• Task instructions
Return each entry exactly, with none missing.

==============================

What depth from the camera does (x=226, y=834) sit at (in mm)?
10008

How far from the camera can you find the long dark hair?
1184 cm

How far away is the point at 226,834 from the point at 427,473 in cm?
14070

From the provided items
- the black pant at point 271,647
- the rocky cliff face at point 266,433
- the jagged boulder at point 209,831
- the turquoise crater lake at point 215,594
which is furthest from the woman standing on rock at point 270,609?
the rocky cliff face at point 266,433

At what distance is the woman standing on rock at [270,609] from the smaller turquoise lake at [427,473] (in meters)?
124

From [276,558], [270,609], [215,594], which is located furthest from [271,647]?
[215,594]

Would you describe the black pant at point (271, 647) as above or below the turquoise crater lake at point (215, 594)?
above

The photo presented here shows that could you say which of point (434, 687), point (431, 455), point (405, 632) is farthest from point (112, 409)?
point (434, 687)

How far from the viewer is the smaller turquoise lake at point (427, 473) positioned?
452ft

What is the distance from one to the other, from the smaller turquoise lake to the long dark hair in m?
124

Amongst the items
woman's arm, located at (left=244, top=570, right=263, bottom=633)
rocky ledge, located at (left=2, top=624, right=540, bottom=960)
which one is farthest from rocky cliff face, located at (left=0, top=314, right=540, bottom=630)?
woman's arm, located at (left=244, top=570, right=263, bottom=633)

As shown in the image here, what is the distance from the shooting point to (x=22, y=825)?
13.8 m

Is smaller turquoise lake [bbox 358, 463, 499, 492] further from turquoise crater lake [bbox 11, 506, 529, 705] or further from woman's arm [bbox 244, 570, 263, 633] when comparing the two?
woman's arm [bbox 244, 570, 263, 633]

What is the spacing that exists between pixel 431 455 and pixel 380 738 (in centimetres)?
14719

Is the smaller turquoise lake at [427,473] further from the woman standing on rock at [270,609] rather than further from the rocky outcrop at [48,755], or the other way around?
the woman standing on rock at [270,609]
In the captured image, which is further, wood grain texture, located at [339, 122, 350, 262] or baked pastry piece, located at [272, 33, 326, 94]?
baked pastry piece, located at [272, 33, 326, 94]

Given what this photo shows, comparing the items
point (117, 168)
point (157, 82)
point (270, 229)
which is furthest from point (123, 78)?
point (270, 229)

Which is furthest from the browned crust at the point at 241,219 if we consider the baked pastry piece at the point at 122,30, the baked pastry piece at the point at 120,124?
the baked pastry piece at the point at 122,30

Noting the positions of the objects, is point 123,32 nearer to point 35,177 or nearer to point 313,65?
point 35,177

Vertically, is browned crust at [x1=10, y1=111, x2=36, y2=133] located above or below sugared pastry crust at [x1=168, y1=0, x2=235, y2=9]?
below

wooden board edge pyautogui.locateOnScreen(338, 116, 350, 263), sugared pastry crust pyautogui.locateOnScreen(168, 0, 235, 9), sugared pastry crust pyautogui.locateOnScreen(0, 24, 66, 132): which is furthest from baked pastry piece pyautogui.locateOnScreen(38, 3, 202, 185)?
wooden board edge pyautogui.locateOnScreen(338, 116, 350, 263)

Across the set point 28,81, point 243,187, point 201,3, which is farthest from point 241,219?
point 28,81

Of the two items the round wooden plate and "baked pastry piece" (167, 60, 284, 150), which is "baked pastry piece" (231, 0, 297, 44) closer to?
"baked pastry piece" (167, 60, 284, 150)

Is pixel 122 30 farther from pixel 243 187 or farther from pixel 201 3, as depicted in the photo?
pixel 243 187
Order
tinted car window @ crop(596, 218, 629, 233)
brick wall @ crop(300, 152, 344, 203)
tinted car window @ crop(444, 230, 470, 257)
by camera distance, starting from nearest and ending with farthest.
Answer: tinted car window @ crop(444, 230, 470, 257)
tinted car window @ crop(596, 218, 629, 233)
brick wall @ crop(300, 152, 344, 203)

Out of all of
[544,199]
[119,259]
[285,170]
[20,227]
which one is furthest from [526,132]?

==============================

• Final result
What depth from the camera does (x=226, y=834) sit at (in mm)?
10008

How far from the camera can you find the long dark hair?
1184 cm

How far away is the point at 226,834 from the point at 427,473 in cm?
14070

From the provided items
- the black pant at point 271,647
- the rocky cliff face at point 266,433
- the jagged boulder at point 209,831
- the turquoise crater lake at point 215,594
which is furthest from the woman standing on rock at point 270,609?
the rocky cliff face at point 266,433

At what distance is the woman standing on rock at [270,609] from the smaller turquoise lake at [427,473] (in meters)?
124

From [276,558], [270,609], [215,594], which is located furthest from [271,647]?
[215,594]

Would you describe the black pant at point (271, 647) as above or below the turquoise crater lake at point (215, 594)?
above

The photo presented here shows that could you say which of point (434, 687), point (431, 455), point (405, 632) is farthest from point (112, 409)?
point (434, 687)

How far from the viewer is the smaller turquoise lake at point (427, 473) positioned?
452ft

What is the distance from one to the other, from the smaller turquoise lake to the long dark hair in m?
124

Amongst the items
woman's arm, located at (left=244, top=570, right=263, bottom=633)
rocky ledge, located at (left=2, top=624, right=540, bottom=960)
which one is farthest from rocky cliff face, located at (left=0, top=314, right=540, bottom=630)?
woman's arm, located at (left=244, top=570, right=263, bottom=633)

As shown in the image here, what is the distance from the shooting point to (x=22, y=825)?
13.8 m

Is smaller turquoise lake [bbox 358, 463, 499, 492] further from turquoise crater lake [bbox 11, 506, 529, 705] or further from woman's arm [bbox 244, 570, 263, 633] when comparing the two?
woman's arm [bbox 244, 570, 263, 633]

What is the spacing that exists between pixel 431 455 and pixel 380 738 (in centimetres)?
14719

Is the smaller turquoise lake at [427,473] further from the woman standing on rock at [270,609] rather than further from the rocky outcrop at [48,755], or the other way around?
the woman standing on rock at [270,609]
In the captured image, which is further, wood grain texture, located at [339, 122, 350, 262] or baked pastry piece, located at [272, 33, 326, 94]?
baked pastry piece, located at [272, 33, 326, 94]

Given what this photo shows, comparing the items
point (117, 168)
point (157, 82)
point (270, 229)
which is furthest from point (123, 78)?
point (270, 229)

Which is furthest from the browned crust at the point at 241,219 if we consider the baked pastry piece at the point at 122,30, the baked pastry piece at the point at 120,124?
the baked pastry piece at the point at 122,30

Noting the positions of the objects, is point 123,32 nearer to point 35,177 or nearer to point 313,65?
point 35,177

Vertically, is browned crust at [x1=10, y1=111, x2=36, y2=133] located above or below sugared pastry crust at [x1=168, y1=0, x2=235, y2=9]?
below

wooden board edge pyautogui.locateOnScreen(338, 116, 350, 263), sugared pastry crust pyautogui.locateOnScreen(168, 0, 235, 9), sugared pastry crust pyautogui.locateOnScreen(0, 24, 66, 132): which is furthest from baked pastry piece pyautogui.locateOnScreen(38, 3, 202, 185)?
wooden board edge pyautogui.locateOnScreen(338, 116, 350, 263)

Across the set point 28,81, point 243,187, point 201,3, which is farthest from point 241,219?
point 28,81

Of the two items the round wooden plate and "baked pastry piece" (167, 60, 284, 150), which is "baked pastry piece" (231, 0, 297, 44) closer to?
"baked pastry piece" (167, 60, 284, 150)

Is pixel 122 30 farther from pixel 243 187 or farther from pixel 201 3, as depicted in the photo?
pixel 243 187
Order
tinted car window @ crop(596, 218, 629, 233)
brick wall @ crop(300, 152, 344, 203)
tinted car window @ crop(444, 230, 470, 257)
by camera distance, starting from nearest and ending with farthest.
Answer: tinted car window @ crop(444, 230, 470, 257)
tinted car window @ crop(596, 218, 629, 233)
brick wall @ crop(300, 152, 344, 203)

Out of all of
[544,199]
[119,259]
[285,170]
[20,227]
which one is furthest from [526,132]?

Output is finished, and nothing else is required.